Утро? Ночь? Какой-то пустой, безвременный час, один из одинаковых – шестой, или седьмой, или восьмой… Небо – грязная муть, и свет фонарей как слякоть.

Дождь? Снег? Машины проносятся, из-под колес летят брызги, их подхватывает ветер, люди на остановке отодвигаются, а потом опять теснятся у кромки.

– Холодно, – сказал Шмаков. Сказал вслух, чтобы услышать звук своего голоса. Но голос был чужим и далеким. как эхо.

– Холодно, – повторил Шмаков, отворачивая лицо от ветра, хотя холодно было не от ветра, не от погоды. Это изнутри шел холод – такая вот зябкость, которая бывает после бессонной ночи.

Подошел автобус.

Шмаков тискался в толпе, стараясь угадать ближе к дверям. Угадал. Какая-то женщина, в белой шубке и белой разлохмаченной шапке стояла на подножке одной ногой в воздухе.

Выходившие толкали ее, и она каждый раз отшатывалась, словно в испуге, и громко хохотала, заливалась смехом: «Ха-ха-ха! Ха-ха-ха!» Ее оттеснили, и она, неловко взмахнув рукой, соскользнула вниз – в грязь и слякоть, и тянулась еще, тянулась оттуда к поручню, и смеялась, смеялась… На мгновение ее лицо оказалось совсем близко – мокрое, с неровным лиловым – в ртутном электрическом свете – румянцем, светлые волосы выбивались слипшимися прядями, а накрашенные губы казались почти черными, как с запекшейся кровью.

Шмаков пробирался вперед. Мокрые, неуклюжие тела напирали, давили со всех сторон. Где-то в глубине площадки Шмакова прижало к стенке. Он закрыл глаза. Там бурая мгла вспухала причудливыми пятнами. он открыл глаза. Перед ним, странно одинаковые, стояли люди, все мужчины, без шапок – мокрые, словно из воды вынутые, головы с облипшими волосами, с черными, обвислыми корешками усов. Глаза были закрыты, а лица хранили одно, общее для всех выражение, застынув в каком-то ином – не сон, не смерть – сомнамбулическом состоянии. Автобус затормозил, головы дернулись, как будто крупные, неизвестной породы клубни перекатились в кузове грузовика. Кто-то сбоку протискивался к выходу.

– Ха-ха-ха-ха-ха! Ха-ха-ха-ха-ха! – захлебывалась смехом женщина.

– Холодно, – пошевелил губами Шмаков. Озноб ощупью пробирался между лопатками, спускался ниже, сворачиваясь под кожей скользкими шариками.

– Освободите заднюю дверь, – сказал водитель.

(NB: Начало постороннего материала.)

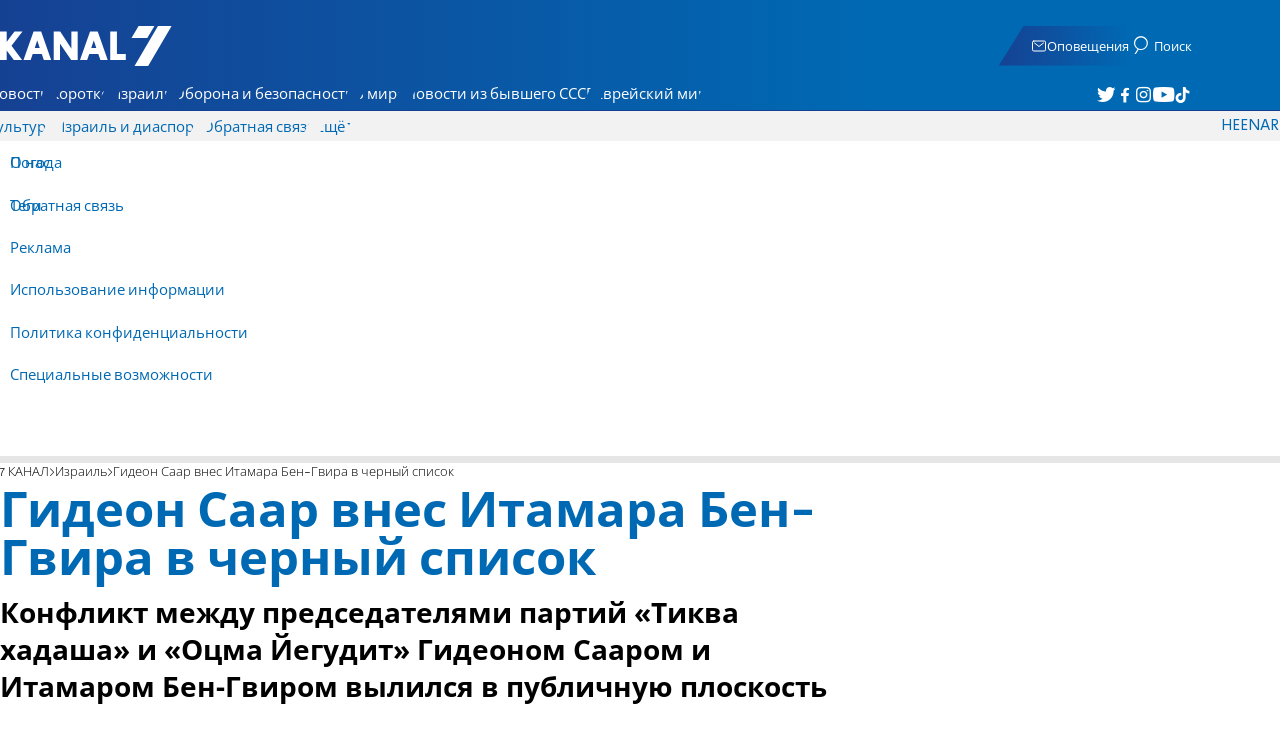

--- FILE ---
content_type: text/javascript; charset=utf-8
request_url: https://2.a7.org/_nuxt/ueD1_E_h.js
body_size: 1246
content:
const __vite__mapDeps=(i,m=__vite__mapDeps,d=(m.f||(m.f=["./DpuvWDKu.js","./Dshf8yBJ.js","./Bu7q3wHJ.js","./EmZ9A5Za.js","./DNGLYNMA.js","./B_ZtjbVW.js","./B3H2cdfI.js"])))=>i.map(i=>d[i]);
import{MainTools_default as d,__plugin_vue_export_helper_default as m,__vitePreload as r,createBaseVNode as s,createBlock as u,createCommentVNode as v,createSlots as f,createTextVNode as a,defineAsyncComponent as l,mergeProps as h,openBlock as g,resolveDynamicComponent as y,toDisplayString as n,unref as S,useI18n as A,withCtx as o}from"#entry";import{DFP_default as T}from"./CDU41ovB.js";function p(t){const i=t;i.__i18n=i.__i18n||[],i.__i18n.push({locale:"",resource:{he:{promotedContent:{t:0,b:{t:2,i:[{t:3}],s:"תוכן מקודם"}}},en:{promotedContent:{t:0,b:{t:2,i:[{t:3}],s:"Sponsored"}}},ru:{promotedContent:{t:0,b:{t:2,i:[{t:3}],s:"Спонсорский контент"}}},ar:{promotedContent:{t:0,b:{t:2,i:[{t:3}],s:"محتوى برعاية"}}}}})}const C=["src","alt"],P={class:"label"},I=l(()=>r(()=>import("./DpuvWDKu.js"),__vite__mapDeps([0,1,2]),import.meta.url)),L=l(()=>r(()=>import("./EmZ9A5Za.js"),__vite__mapDeps([3,4,2]),import.meta.url)),D=l(()=>r(()=>import("./B_ZtjbVW.js"),__vite__mapDeps([5,6,2]),import.meta.url)),b={name:"NativeArticle",components:{SnippetArticleAside:D,SnippetArticleLevel2:L,SnippetArticleBase:I},props:{component:{type:[String],default:"snippet-article-level2"},left:{type:Boolean,default:!1},hasShort:{type:Boolean,default:!1},level:{type:[String],default:"DEFAULT",validator(t){return["DEFAULT","HP_TOP_LIST","HP_SUB_LIST"].includes(t)}}},data(){return{native:null}},computed:{title(){return this.native?.title?.trim()},imgProperties(){switch(this.component){case"snippet-article-base":return!d.isDesktop.value||this.level==="HP_SUB_LIST"?{width:"135",height:"90",style:{"aspect-ratio":"135/90"}}:{width:"203",height:"125",style:{"aspect-ratio":"203/125"}};default:return{width:"300",height:"184",style:{"aspect-ratio":"781/439"}}}}},async mounted(){try{const t="https://2.a7.org/";this.native=await T.AddText(),this.native.image&&(this.native.image2=t+"files/url?size=203x125&id="+encodeURIComponent(this.native.image))}catch{}}},c=Object.assign(b,{setup(t){const i=A(),{t:_}=i;return(e,k)=>e.native?(g(),u(y(t.component),{key:0,class:"native","article-link":e.native.url,"is-video":!1,left:t.left,type:-1},f({img:o(()=>[s("img",h({src:e.native.image2},e.imgProperties,{alt:e.native.title,loading:"lazy"}),null,16,C),s("div",P,n(S(_)("promotedContent")),1)]),title:o(()=>[a(n(e.title),1)]),_:2},[t.hasShort?{name:"short",fn:o(()=>[a(n(e.native.short),1)]),key:"0"}:void 0,e.native.company?{name:"author",fn:o(()=>[a(n(e.native.company),1)]),key:"1"}:void 0]),1032,["article-link","left"])):v("",!0)}});typeof p=="function"&&p(c);var N=Object.assign(m(c,[["__scopeId","data-v-6f910f4c"]]),{__name:"SnippetArticleNative"});export{N as Native_default};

В это время еще кто-то – гигант с темным небритым лицом, в тяжелой распахнутой шубе – прицепился к подножке, возвышаясь над всеми. Его рот беззвучно открывался и закрывался.

– Закройте дверь, – сказал водитель, – берегите время, автобус с открытой дверью не поедет.

Гигант напрягся, в беззвучном крике распяливая толстые лиловые губы.

Женщина взвизгнула.

Внутри у Шмакова хрустнуло. Горячая, горячая волна поднялась, подступая к горлу. Шмаков дернулся, раскрывая рот и поджимая ноги. И затих.

Душа Шмакова медленно выходила из широко раскрытого рта, как мыльная паста из тюбика. Она сгустилась над головой, постепенно остывая и принимая форму. Кто может видеть, тот видел – птичка? облачко? – нет – какой-то перевернутый алюминиевый чайник без ручки и без носика, а к нему еще пристроен прутик, и пестрая тряпочка, и пара пружинок – странная, бестолковая машинка – и еще колокольчик без язычка и ржавое гнутое колесико, которое вертелось сбоку, скрипя и цепляясь: хруп-хруп-дзинь, хруп-хруп-дзинь, хруп-хруп-дзинь. Вся эта дурацкая конструкция (и кто только придумал такую) тихо поднималась: хруп-хруп-дзинь, хруп-хруп-дзинь – к низкому холодному небу, где страшная, бурая, светящаяся мгла вспухала и расплывалась бесформенными пятнами.